- _WHAT THIS TASK INVOLVES_
Beneath this instruction is a block of data; output from it exactly the lines that run from the one containing "Washi Tape - Safari" through the one containing "Antec Earthwatts Gold", inclusive.

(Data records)
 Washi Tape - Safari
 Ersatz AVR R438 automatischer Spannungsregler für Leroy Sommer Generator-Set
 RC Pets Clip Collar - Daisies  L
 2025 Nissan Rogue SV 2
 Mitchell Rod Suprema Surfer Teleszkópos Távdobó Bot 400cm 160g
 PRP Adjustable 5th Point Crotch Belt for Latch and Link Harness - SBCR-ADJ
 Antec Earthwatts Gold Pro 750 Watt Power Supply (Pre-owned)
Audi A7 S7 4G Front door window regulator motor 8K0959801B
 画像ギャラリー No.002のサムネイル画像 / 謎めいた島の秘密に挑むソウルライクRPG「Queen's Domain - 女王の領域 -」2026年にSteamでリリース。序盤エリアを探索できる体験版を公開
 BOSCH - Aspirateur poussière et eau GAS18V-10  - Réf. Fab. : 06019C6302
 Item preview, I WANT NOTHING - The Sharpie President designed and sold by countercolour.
---
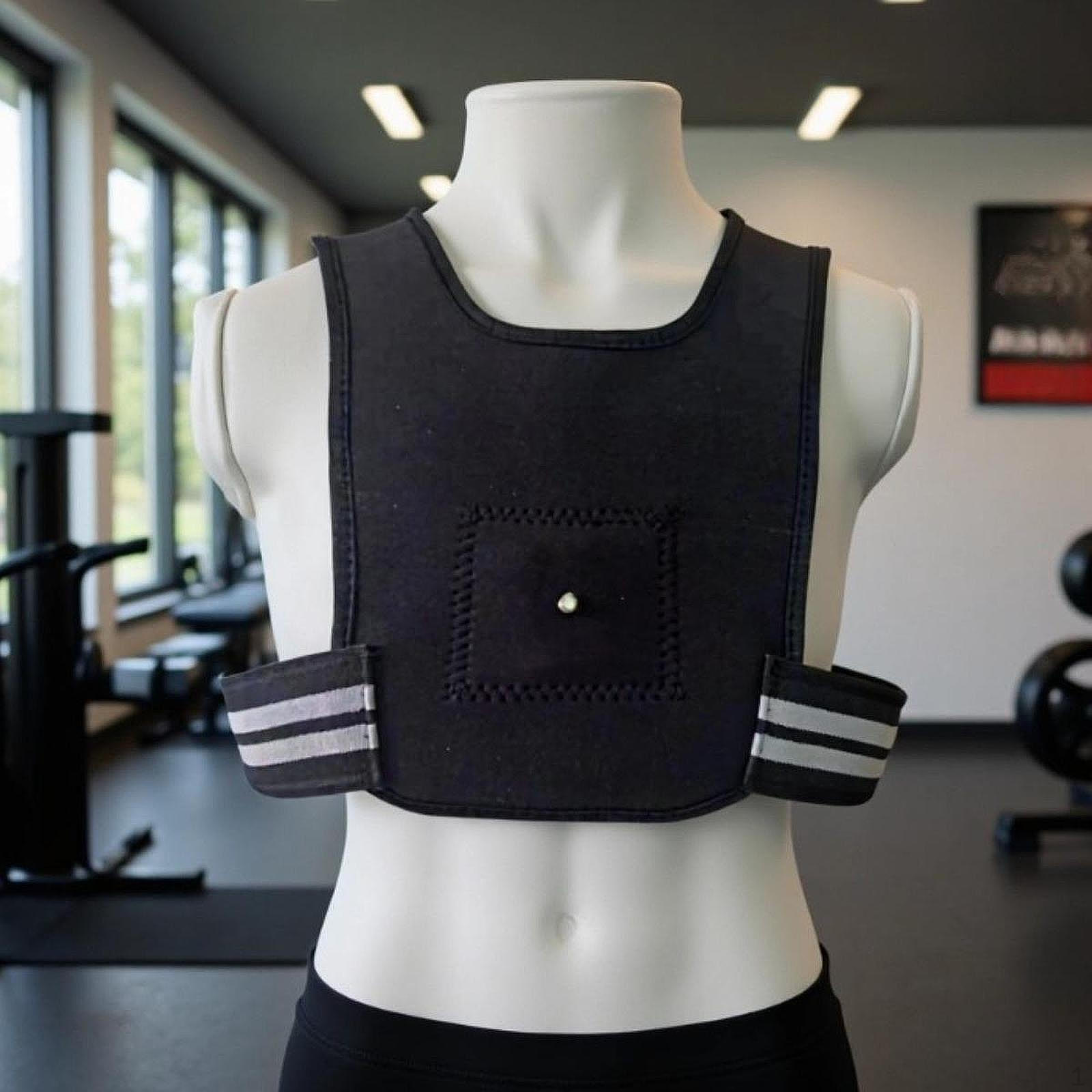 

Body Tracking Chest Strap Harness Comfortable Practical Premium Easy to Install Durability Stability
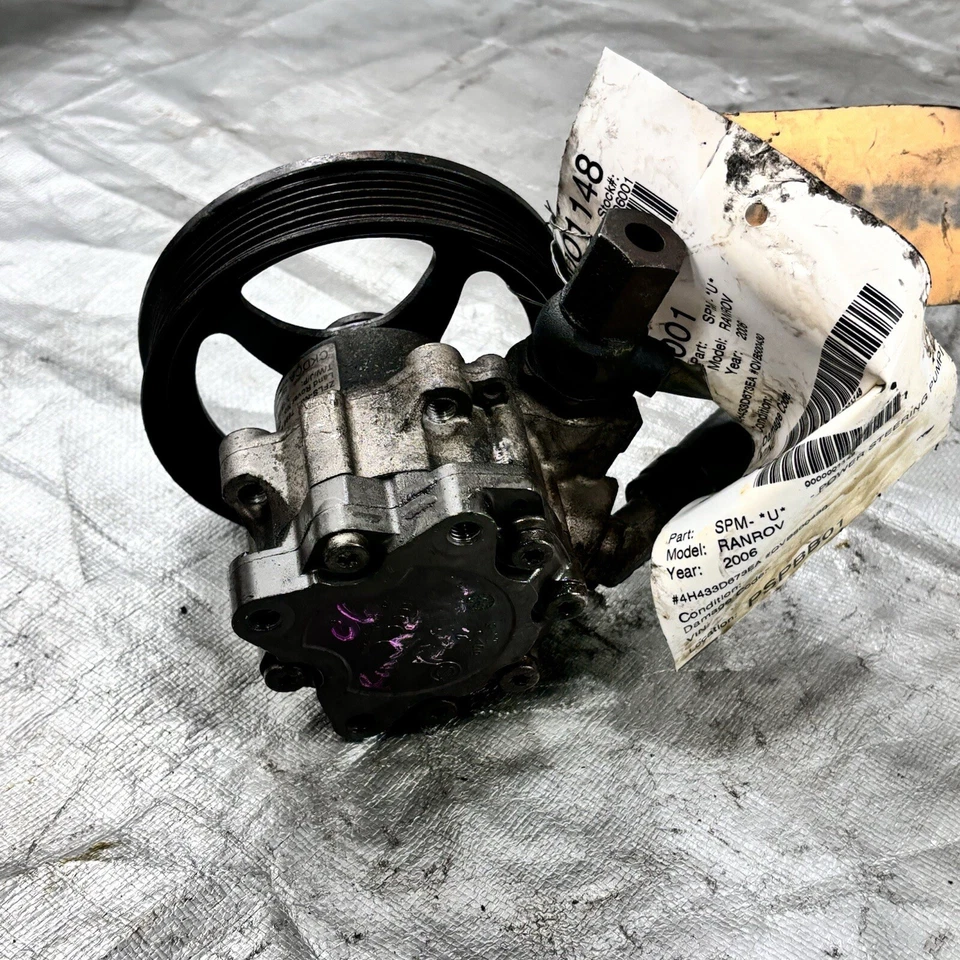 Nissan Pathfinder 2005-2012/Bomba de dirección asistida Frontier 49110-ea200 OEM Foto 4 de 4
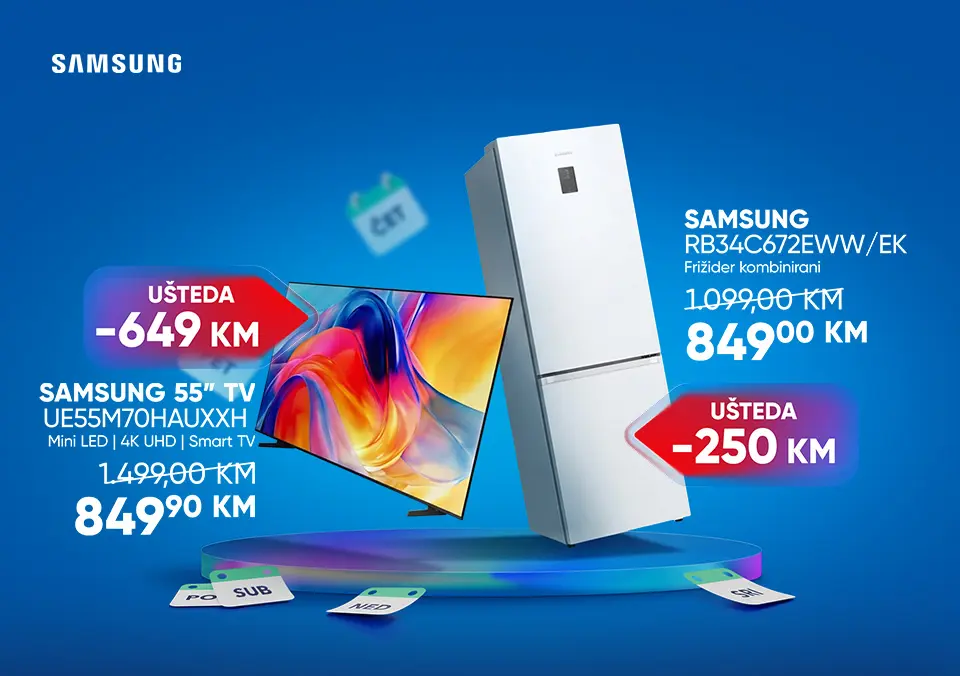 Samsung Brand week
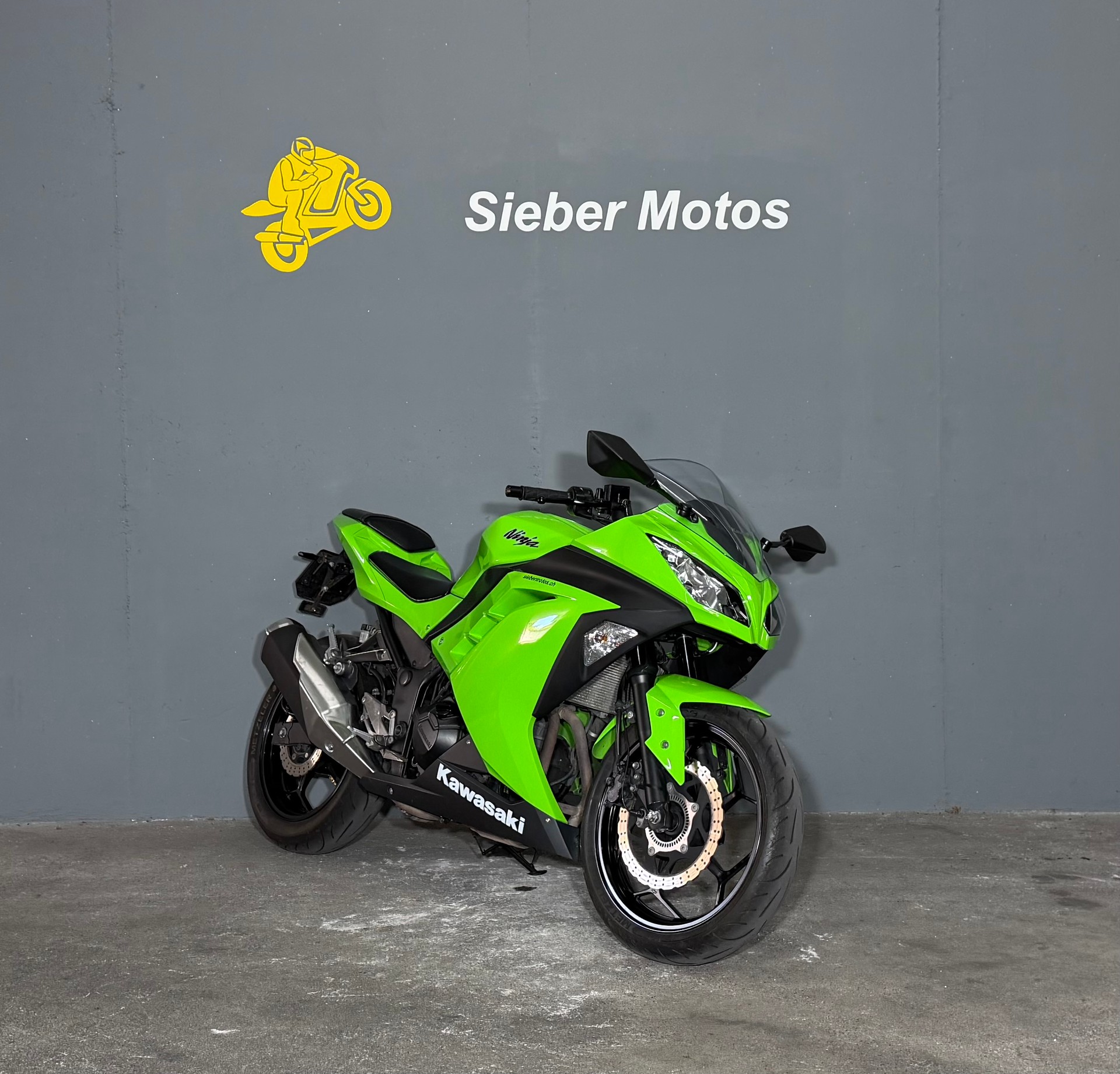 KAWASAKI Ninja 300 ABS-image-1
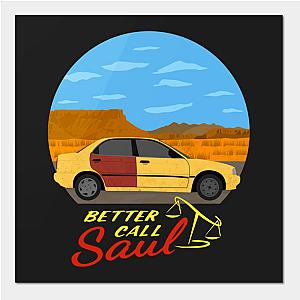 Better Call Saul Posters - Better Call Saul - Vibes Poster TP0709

- _EXERCISE ANSWER_
 Washi Tape - Safari
 Ersatz AVR R438 automatischer Spannungsregler für Leroy Sommer Generator-Set
 RC Pets Clip Collar - Daisies  L
 2025 Nissan Rogue SV 2
 Mitchell Rod Suprema Surfer Teleszkópos Távdobó Bot 400cm 160g
 PRP Adjustable 5th Point Crotch Belt for Latch and Link Harness - SBCR-ADJ
 Antec Earthwatts Gold Pro 750 Watt Power Supply (Pre-owned)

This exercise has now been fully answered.